Wednesday, April 21, 2010

Measuring the Value of Social Media Advertising

Great article in the Washington Post by Robin Wauters about measuring the value of social media advertising. I wanted to direct you to it and share some of the highlights.

According to Nielsen, the report leverages six months of research consisting of surveys of more than 800,000 Facebook users and more than 125 individual Facebook ad campaigns from some 70 brand advertisers. 

Nielsen took a look at 14 Facebook ad campaigns that incorporated the Become A Fan engagement unit and sliced the effectiveness results three different ways, by each of the types of ads available on Facebook: 1) Lift from a standard Homepage Ad 2) Lift from an ad that featured social context or Homepage ads with Social Context 3) Lift from Organic Ads, newsfeed stories that are sent to friends of users who engage with advertising on a brand. 

Nielsen found that the first type of ads on average generated a 10% increase in ad recall, a 4% increase in brand awareness and a 2% increase in purchase intent among users who saw them compared with a control group with similar demographics or characteristics who didn't. 
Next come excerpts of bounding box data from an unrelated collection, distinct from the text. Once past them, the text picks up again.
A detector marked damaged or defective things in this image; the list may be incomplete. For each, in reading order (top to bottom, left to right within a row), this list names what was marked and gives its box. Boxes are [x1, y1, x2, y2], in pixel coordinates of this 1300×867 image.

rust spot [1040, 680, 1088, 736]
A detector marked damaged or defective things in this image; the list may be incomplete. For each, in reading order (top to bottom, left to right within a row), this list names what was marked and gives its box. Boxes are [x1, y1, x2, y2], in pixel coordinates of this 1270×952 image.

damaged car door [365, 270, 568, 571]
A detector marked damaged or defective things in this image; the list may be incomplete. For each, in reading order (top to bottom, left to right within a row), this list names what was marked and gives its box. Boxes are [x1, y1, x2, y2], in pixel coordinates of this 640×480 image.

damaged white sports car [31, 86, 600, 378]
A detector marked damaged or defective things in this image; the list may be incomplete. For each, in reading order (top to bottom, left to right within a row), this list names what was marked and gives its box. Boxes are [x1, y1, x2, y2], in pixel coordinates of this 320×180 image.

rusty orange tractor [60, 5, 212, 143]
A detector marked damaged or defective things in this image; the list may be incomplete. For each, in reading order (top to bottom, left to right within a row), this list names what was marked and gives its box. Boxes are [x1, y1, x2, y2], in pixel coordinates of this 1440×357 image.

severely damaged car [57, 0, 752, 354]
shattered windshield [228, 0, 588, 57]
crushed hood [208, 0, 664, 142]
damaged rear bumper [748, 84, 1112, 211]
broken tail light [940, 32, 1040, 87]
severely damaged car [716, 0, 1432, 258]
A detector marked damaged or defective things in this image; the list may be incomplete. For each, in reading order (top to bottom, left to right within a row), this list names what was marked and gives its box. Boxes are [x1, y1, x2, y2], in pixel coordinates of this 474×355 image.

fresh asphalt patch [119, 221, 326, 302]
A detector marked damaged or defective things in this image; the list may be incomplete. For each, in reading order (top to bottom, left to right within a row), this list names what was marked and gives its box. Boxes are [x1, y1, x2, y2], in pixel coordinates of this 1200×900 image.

According to Nielsen, that increase in advertising recall jumped to 16% when ads included mentions of friends who were 'fans', and 30% when the ads coincided with a similar mention in users' newsfeeds. Intent for purchase climbed 2% higher among viewers of homepage ads vs. non-viewers but went up 8% either from social ads or when ads appeared alongside organic mentions of the brand in the news feed. Brand awareness went up 2% from just a homepage ad, 8% with a social ad and 13% when a homepage ad appeared along with a mention of friends who were brand fans in the users' newsfeeds.